We weren't exactly close these past few years. She used to take me in to keep her youngest daughter company while we both were growing up. I was pretty close with Kak Na growing up. We used to be childhood play mates. I remember the little snitch planting fire crackers in a pile of cow dung only for it to prematurely explode and gotten my ass scolded and she escaped. Small chuckles on my lips when I remember that.
Family expanding with marriages meant we kept to ourselves mostly. Not for the loss of love whatsoever. Its just that way. If I'm honest there have been deaths of family members who I don't really feel the need to be there aside from the familial obligation I'm reminded to observe. I thought Mak Uda's passing is gonna be one of those.
But the sadness is profound. I have a niggling, stinging pain in my chest whenever my mind decided to take a little stroll down memory lane. In fact I'm a little bit teary as I'm typing this.

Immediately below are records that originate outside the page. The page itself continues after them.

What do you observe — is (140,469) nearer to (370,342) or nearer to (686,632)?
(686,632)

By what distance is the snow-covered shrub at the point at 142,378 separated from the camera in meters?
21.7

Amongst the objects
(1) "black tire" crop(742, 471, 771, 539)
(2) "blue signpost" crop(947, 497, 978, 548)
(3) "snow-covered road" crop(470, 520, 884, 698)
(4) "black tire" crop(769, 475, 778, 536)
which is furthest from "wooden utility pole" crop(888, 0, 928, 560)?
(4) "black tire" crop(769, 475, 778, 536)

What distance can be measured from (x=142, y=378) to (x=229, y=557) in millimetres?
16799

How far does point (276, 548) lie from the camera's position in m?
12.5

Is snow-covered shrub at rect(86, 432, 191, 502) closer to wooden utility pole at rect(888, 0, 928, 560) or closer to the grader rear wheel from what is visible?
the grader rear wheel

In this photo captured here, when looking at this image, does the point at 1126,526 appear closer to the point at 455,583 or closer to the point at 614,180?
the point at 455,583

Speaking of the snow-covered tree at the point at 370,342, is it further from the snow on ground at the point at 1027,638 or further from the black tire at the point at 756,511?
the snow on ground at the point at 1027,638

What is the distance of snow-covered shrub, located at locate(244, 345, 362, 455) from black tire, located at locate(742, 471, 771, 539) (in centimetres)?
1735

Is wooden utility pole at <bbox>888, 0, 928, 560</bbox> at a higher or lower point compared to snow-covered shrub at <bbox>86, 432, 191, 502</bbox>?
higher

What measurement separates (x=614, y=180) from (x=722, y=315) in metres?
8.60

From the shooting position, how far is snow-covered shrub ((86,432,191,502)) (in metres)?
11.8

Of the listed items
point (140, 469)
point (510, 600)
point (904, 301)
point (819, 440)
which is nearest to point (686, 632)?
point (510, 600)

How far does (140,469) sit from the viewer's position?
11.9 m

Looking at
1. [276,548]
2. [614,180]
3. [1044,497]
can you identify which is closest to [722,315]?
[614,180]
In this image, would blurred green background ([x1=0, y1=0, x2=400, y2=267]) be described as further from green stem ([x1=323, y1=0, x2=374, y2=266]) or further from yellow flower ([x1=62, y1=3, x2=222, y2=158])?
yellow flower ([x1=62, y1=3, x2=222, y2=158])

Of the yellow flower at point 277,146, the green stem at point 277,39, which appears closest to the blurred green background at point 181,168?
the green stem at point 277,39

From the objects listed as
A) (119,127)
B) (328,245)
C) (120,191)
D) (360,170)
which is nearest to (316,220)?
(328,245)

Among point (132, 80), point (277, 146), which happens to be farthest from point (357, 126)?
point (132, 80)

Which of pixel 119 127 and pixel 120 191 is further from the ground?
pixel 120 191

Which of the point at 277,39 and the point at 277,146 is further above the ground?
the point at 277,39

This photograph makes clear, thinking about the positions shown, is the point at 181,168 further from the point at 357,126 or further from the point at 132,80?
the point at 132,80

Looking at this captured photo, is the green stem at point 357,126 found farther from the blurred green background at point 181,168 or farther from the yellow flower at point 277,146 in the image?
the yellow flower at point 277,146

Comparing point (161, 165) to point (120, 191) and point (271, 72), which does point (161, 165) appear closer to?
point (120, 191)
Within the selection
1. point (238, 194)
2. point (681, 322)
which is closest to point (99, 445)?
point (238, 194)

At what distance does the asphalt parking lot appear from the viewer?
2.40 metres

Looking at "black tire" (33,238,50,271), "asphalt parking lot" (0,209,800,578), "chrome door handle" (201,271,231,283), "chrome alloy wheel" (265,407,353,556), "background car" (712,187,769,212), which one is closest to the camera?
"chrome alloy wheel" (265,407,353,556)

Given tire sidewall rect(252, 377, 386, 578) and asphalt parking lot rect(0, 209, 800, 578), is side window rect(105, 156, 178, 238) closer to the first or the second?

Or whenever I encountered a picture of her, which is very rare, although not estranged, it kinda reminds me how kind of far we've grown apart as a family.
I have no beautiful tributes to write in your memory. I just wanna say that your passing pains me in a way I don't know how to explain and I pray that you're in a better place right now.
And if I'm granted a wish right now, its to see you for one last time and hug you and kiss you and say how much we love you.